> _What is needed_
Answer these from the passage on universalism:
1. In Barth's dream, what was Hell like?
2. Which two authors does the writer name as sources for the traditionalist argument?
3. Where is John the Baptist when Jesus speaks to the crowd in Matthew 11?

## BEGIN Passage given

Though this and many comments by him carry the potential for universalism, Barth would not commit to it.  In fact, late in life he confided to a friend that he had a dream about Hell as a vast, cold, utterly lonely desert.  The dream haunted him and he told the friend of it.  He said he knows about that place, Hell, and for that reason, he must preach Christ.[vi]
            Bell too comes up short of commitment to universalism.  He asks, “Will everybody be saved, or will some perish apart from God forever because of their choices?”  Bell’s response to his own question is “those are questions, or more accurately, those are tensions we are free to leave fully intact. We don’t need to resolve them or answer them because we can’t, and so we simply respect them, creating space for the freedom that love requires.” [vii]
            I understand Bell’s quote, opaque as it is.  There is much about the afterlife and God’s plans we do not know and cannot know.  We do not know whether there literally is a book of life with names written or the idea of “book” is a metaphor that represents God’s mind.  Of course it is a metaphor, but we don’t know God’s method of record keeping.  There are many tensions in questions the Bible does not answer or does not answer completely or does not answer the way we wished it would.  I appreciate that.  I appreciate the logic of saying God is love and thus, God will not violate God’s own nature, and thus, God will not allow anyone to spend eternity suffering in Hell.  I see how that makes sense.
            However, in my own reading of scripture, I cannot accept universalism.  I am not offering here a standard traditionalist response that involves a listed of scriptures used to defend the idea of Hell.  You can find that argument on the internet or read authors like Larry Dixon or J.I. Packer, just to name a few of 100’s.  My response comes from my own sense of the New Testament.  I believe God is love.  God as the giver of perfect love and as the expression of perfect love implores us to choose to worship Him.  God does not force us.  We choose.  God is broken when we choose not to love and worship God.  But God knows some will make that choice.  When they do, God honors that choice.
            Consider Matthew chapter 11.  Jesus is addressing a crowd that had followed John the Baptist.  Now, John is wallowing in Herod’s jail cell, and the crowd has moved.  From one Messianic voice to the next, from John to Jesus, the crowd follows the wind.  Jesus confronts this fickle crowd with the truth. He says,
“What did you go out into the wilderness to look at? A reed shaken by the wind? What then did you go out to see? Someone dressed in soft robes? Look, those who wear soft robes are in royal palaces. What then did you go out to see? A prophet? Yes, I tell you, and more than a prophet. 10 This is the one about whom it is written,
‘See, I am sending my messenger ahead of you,
            who will prepare your way before you.’
11 Truly I tell you, among those born of women no one has arisen greater than John the Baptist; yet the least in the kingdom of heaven is greater than he. 12 From the days of John the Baptist until now the kingdom of heaven has suffered violence, and the violent take it by force. 13 For all the prophets and the law prophesied until John came; 14 and if you are willing to accept it, he is Elijah who is to come. 15 Let anyone with ears listen!

## END Passage given
## BEGIN Collected data

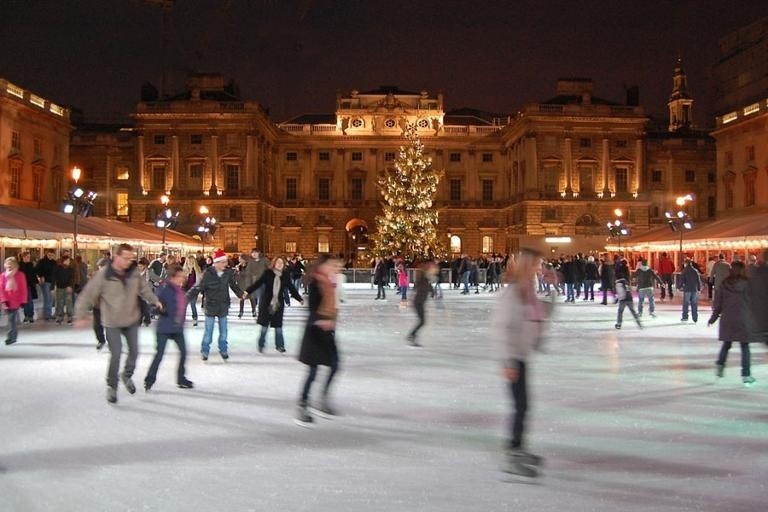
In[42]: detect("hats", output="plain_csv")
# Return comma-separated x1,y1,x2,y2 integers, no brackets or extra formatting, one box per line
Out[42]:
213,248,227,263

## END Collected data

> _Answer to this task_
1. A vast, cold, utterly lonely desert.
2. Larry Dixon and J.I. Packer.
3. In Herod's jail cell.